A má fé conjugada de desonestidade
intelectual não permitiu ao colunista sequer ponderar que heterossexuais e
homossexuais partilham alguns estilos de vida que nada têm a ver com suas
orientações sexuais! Aliás, esse deslize lógico só não é mais constrangedor do
que sua afirmação de que não se pode falar em comunidade gay e que o movimento
gay não existe porque os homossexuais são distintos. E o movimento negro? E o
movimento de mulheres? Todos os negros e todas as mulheres são iguais,
fabricados em série?
A comunidade LGBT existe em sua
dispersão, composta de indivíduos que são diferentes entre si, que têm
diferentes caracteres físicos, estilos de vida, ideias, convicções religiosas
ou políticas, ocupações, profissões, aspirações na vida, times de futebol e
preferências artísticas, mas que partilham um sentimento de pertencer a um
grupo cuja base de identificação é ser vítima da injúria, da difamação e da
negação de direitos! Negar que haja uma comunidade LGBT é ignorar os fatos ou a
inscrição das relações afetivas, culturais, econômicas e políticas dos LGBTs
nas topografias das cidades.
Mesmo com nossas diferenças,
partilhamos um sentimento de identificação que se materializa em espaços e
representações comuns a todos. E é desse sentimento que nasce, em muitos (mas
não em todas e todos, infelizmente) a vontade de agir politicamente em nome do
coletivo; é dele que nasce o movimento LGBT. O movimento negro — também oriundo
de uma comunidade dispersa que, ao mesmo tempo, partilha um sentimento de
pertença — existe pela mesma razão que o movimento LGBT: porque há preconceitos
a serem derrubados, injustiças e violências específicas contra as quais lutar e
direitos a conquistar.
A luta do movimento LGBT pelo
casamento civil igualitário é semelhante à que os negros tiveram que travar nos
EUA para derrubar a interdição do casamento interracial, proibido até meados do
século XX. E essa proibição era justificada com argumentos muito semelhantes
aos que Guzzo usa contra o casamento entre pessoas do mesmo sexo.

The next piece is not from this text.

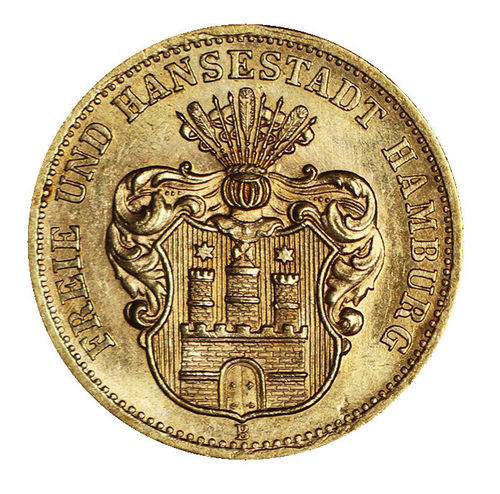 Jaeger 207 10 Mark Gold Hamburg Wappen 1874 B vz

Afirma o colunista de Veja que
nós os e as homossexuais queremos “ser tratados como uma categoria diferente de
cidadãos, merecedora de mais e mais direitos”, e pouco depois ele coloca como
exemplo a luta pelo casamento civil igualitário. Ora, quando nós, gays e
lésbicas, lutamos pelo direito ao casamento civil, o que estamos reclamando é,
justamente, não sermos mais tratados como uma categoria diferente de cidadãos,
mas igual aos outros cidadãos e cidadãs, com os mesmos direitos, nem mais nem
menos. É tão simples! Guzzo diz que “o casamento, por lei, é a união entre um
homem e uma mulher; não pode ser outra coisa”. Ora, mas é a lei que queremos
mudar! Por lei, a escravidão de negros foi legal e o voto feminino foi
proibido. Mas, felizmente, a sociedade avança e as leis mudam. O casamento entre
pessoas do mesmo sexo já é legal em muitos países onde antes não era. E vamos
conquistar também no Brasil!
Os argumentos de Guzzo contra o
casamento igualitário seriam uma confissão pública de estupidez se não fosse
uma peça de má fé e desonestidade intelectual a serviço do reacionarismo da
revista. Ele afirma: “Um homem também não pode se casar com uma cabra, por
exemplo; pode até ter uma relação estável com ela, mas não pode se casar”. Eu
não sei que tipo de relação estável o senhor Guzzo tem com a sua cabra, mas
duvido que alguém possa ter, com uma cabra, o tipo de relação que é possível
ter com um cabra — como Riobaldo, o cabra macho que se apaixonou por Diadorim,
que ele julgava ser um homem, no romance monumental de Guimarães Rosa. O que
ele, Guzzo, chama de “relacionamento” com sua cabra é uma fantasia, pois falta
o intersubjetivo, a reciprocidade que, no amor e no sexo, só é possível com
outro ser humano adulto: duvido que a cabra dele entenda o que ele porventura
faz com ela como um “relacionamento”.
Guzzo também argumenta que “se
alguém diz que não gosta de gays, ou algo parecido, não está praticando crime
algum – a lei, afinal, não obriga nenhum cidadão a gostar de homossexuais, ou
de espinafre, ou de seja lá o que for”. Bom, nós, os gays e lésbicas, somos
como o espinafre ou como as cabras. Esse é o nível do debate que a Veja propõe
aos seus leitores.
Não, senhor Guzzo, a lei não
pode obrigar ninguém a “gostar” de gays, lésbicas, negros, judeus, nordestinos,
travestis, imigrantes ou cristãos. E ninguém propõe que essa obrigação exista.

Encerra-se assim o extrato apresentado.